Le 17, lors du rendez-vous avec l'aide sociale, j'apprends que je peux garder la maison de par fiston qui vit encore avec moi, sa  valeur et le fait que j'ai coloc comme chambreur.

Le 15 mai, alors que je relisais une période de ma vie pour la partager sur mon site web, je pris conscience qu'auprès de Coloc, à travers notre amitié et notre co-habitation, j'avais appris et apprécier de partager ma maison, mon temps, des parties de ma vie avec un homme.  Que tout cela amenait une aide à ma guérison des blessures vécues durant mon mariage.

Dès que le temps le permit, Coloc m'aida pour la démolition du garage, car celui-ci était aussi relié métaphysiquement avec sa vie amérindienne.  Vie dans laquelle nous avions eu un bout de chemin ensemble.  Nous ne savions pas encore quel était notre lien ensemble à ce moment-là. 

Le 20 mai, nous avons fêté ensemble le début des travaux en nous offrant un déjeuner au restaurant.  Cela faisait des semaines que nous n'avions pas vécu cela.

Coloc me fait travailler mon ego et d'apprendre à recevoir financièrement d'un homme à travers des petites sommes qu'il me donne tout au long des mois.

Le 13 août, alors que les 3 enfants de Coloc sont là depuis presque 2 semaines durant les vacances de ce dernier, je décroche, j'en ai assez d'avoir à leur dire et redire. Ils passent leur temps devant la télé, enfermés.  Je trouve cela lourd, je n'ai point connu cela avec mes enfants qui savaient comment s'occuper d'eux-mêmes, être actifs.

En août, ma situation financière est de plus en plus difficile.  Le 22, je dois plier sur mon ego, demander à Coloc de me payer mes cigarettes.  Ma leçon de demander son aide financièrement est très présente ainsi que ma difficulté à recevoir de sa part pour des besoins que je considère personnels.  Du fait qu'il soit un ami et non un amoureux, cela venait me déranger beaucoup.

Le 13 septembre, je remerciai l'univers qu'il soit dans ma vie, prêt à m'épauler et même m'aider sur plusieurs plans de ma vie.  Mon ego avait encore beaucoup de difficulté à recevoir de lui dès qu'il s'agissait d'argent.

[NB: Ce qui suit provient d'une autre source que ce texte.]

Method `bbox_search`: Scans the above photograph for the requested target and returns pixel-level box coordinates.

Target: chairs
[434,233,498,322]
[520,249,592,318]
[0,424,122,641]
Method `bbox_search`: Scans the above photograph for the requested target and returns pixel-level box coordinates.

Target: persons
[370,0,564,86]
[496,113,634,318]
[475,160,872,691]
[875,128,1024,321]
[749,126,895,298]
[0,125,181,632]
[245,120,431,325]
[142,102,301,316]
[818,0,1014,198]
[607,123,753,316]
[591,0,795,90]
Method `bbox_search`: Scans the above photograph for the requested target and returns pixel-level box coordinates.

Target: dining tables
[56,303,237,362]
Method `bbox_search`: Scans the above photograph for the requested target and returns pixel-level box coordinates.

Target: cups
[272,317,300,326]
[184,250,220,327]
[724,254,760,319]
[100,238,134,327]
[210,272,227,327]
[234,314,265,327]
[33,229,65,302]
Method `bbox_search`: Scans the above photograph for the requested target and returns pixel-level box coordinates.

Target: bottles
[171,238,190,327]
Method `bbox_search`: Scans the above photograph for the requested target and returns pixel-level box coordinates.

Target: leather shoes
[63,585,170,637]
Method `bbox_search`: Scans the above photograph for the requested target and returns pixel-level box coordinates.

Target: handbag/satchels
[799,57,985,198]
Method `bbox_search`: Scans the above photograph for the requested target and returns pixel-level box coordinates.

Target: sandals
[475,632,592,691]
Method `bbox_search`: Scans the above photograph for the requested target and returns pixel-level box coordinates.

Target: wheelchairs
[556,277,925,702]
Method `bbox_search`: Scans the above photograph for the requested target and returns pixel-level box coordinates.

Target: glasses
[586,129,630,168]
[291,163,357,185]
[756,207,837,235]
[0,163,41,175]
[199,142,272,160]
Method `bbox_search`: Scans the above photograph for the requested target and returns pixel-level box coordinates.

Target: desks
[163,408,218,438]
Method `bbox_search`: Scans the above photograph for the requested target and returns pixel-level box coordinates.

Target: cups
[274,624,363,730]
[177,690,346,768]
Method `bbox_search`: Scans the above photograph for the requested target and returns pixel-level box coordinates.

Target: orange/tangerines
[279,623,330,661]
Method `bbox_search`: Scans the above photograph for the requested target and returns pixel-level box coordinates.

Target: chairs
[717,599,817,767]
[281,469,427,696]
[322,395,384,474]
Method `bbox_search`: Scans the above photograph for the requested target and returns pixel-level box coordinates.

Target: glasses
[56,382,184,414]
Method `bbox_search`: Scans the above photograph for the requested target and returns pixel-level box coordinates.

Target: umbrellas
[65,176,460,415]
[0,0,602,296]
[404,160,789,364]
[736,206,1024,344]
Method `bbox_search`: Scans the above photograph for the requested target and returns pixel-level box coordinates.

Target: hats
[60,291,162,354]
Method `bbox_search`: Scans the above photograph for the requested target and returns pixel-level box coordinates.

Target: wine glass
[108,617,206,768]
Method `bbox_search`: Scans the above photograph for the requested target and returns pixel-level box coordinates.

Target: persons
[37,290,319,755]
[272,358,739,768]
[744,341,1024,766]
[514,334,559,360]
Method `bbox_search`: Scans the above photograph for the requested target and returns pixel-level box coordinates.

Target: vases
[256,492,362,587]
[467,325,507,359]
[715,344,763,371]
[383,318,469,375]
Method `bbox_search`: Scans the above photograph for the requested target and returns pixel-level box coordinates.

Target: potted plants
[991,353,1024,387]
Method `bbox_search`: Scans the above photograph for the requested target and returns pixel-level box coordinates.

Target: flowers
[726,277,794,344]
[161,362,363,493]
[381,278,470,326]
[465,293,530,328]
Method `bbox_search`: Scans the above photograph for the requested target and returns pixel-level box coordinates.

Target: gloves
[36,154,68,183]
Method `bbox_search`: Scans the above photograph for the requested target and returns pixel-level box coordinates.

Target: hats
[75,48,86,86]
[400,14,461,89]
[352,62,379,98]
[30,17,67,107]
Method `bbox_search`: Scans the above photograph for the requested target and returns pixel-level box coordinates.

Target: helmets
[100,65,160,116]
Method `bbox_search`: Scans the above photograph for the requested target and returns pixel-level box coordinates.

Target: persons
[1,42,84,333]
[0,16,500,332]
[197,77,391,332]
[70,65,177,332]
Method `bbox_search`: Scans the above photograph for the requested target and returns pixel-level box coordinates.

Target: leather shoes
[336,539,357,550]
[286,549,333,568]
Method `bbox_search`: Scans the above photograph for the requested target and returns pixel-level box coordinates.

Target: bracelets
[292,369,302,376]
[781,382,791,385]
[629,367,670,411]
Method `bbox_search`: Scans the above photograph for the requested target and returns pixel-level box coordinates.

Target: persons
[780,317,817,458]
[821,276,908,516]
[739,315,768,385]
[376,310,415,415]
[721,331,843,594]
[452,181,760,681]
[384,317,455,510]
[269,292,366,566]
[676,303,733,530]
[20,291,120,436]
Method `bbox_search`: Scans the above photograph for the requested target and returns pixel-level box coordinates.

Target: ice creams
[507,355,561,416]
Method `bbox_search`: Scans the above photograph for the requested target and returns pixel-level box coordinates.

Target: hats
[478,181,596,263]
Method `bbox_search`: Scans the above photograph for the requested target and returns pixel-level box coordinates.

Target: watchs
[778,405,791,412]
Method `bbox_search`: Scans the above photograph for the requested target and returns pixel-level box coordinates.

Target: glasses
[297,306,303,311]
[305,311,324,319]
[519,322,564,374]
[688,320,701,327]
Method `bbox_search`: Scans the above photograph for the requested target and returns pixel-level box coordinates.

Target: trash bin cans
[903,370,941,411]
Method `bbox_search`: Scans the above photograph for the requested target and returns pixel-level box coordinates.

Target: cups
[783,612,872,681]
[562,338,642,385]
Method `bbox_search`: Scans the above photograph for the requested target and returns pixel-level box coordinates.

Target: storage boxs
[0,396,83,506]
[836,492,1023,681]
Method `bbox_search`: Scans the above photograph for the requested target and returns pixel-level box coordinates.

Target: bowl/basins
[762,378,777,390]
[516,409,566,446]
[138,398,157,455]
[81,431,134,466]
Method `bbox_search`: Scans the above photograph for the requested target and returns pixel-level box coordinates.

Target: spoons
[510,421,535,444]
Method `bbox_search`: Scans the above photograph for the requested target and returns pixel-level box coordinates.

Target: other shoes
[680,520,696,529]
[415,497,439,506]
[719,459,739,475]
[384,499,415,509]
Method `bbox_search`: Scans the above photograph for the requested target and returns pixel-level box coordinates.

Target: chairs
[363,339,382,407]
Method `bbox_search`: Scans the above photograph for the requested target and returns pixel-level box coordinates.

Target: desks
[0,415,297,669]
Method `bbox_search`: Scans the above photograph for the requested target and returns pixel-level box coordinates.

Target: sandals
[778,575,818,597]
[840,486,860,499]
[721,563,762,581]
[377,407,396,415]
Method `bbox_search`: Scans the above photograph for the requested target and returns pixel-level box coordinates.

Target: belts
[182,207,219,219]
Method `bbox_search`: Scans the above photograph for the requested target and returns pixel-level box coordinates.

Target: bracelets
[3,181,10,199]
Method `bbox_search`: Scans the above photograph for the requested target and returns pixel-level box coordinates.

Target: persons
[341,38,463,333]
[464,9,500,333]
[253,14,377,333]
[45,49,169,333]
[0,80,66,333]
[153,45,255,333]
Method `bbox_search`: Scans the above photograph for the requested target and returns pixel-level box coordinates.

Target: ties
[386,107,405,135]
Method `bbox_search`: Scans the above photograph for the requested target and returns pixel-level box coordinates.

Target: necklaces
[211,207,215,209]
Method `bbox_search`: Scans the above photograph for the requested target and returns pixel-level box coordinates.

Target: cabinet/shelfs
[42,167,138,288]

Le 13 octobre, j'eus à m'affirmer avec Coloc qui ne réussissait pas à s'affirmer avec l'une de ses filles.  Celle-ci voulait organiser pour le lendemain, son "party" d'anniversaire chez moi.  Encore une fois, elle était à la dernière minute alors que cela avait été clair qu'elle pouvait en autant que je le sache d'avance afin de pouvoir aussi m'organiser pour l'espace, la nourriture, etc.  Coloc avait encore beaucoup de difficulté à se faire respecter au niveau du temps avec ses enfants, avec le respect des ententes.  J'en discutai ensuite avec lui.

Le 22 octobre, j'eus à m'affirmer avec l'ex-femme de Coloc qui utilisait ma ligne téléphonique au lieu de la sienne pour simplement aviser ses enfants qu'elle les attendait dans la cour, au lieu de simplement venir sonner à la porte.  Par la suite j'en tremblais car elle laissa de longs messages de plaintes sur le répondeur de Coloc.  Celui-ci n'en fit aucun cas, il connaissait la tendance de son ex à jouer la victime.  Par la suite, elle décida de ne plus venir chercher ou porter ses enfants.  Elle savait pourtant que coloc était à pied.  Les enfants firent une fois ou deux le trajet à pied, soit presque une heure de marche.  Par la suite ils ne revinrent point voir Coloc, même pour les fins de semaine.

Le 26, je reçois la visite d'un huissier, Coloc est convoqué par mon ex-mari pour témoigner au procès qui aura lieu le 2 novembre.  Pourtant, il passera la journée du procès présent à mes côtés, sans avoir à passer devant le juge, tout s'étant réglé entres les avocats le matin-même.

À la fin de l'année, nous sommes tous les deux épuisés, l'année avait été riche pour chacun de nous en leçons et en actions.  Notre amitié se poursuivait ainsi que notre co-habitation dans le respect et le partage.  Notre route sur le chemin de nos âmes continuait.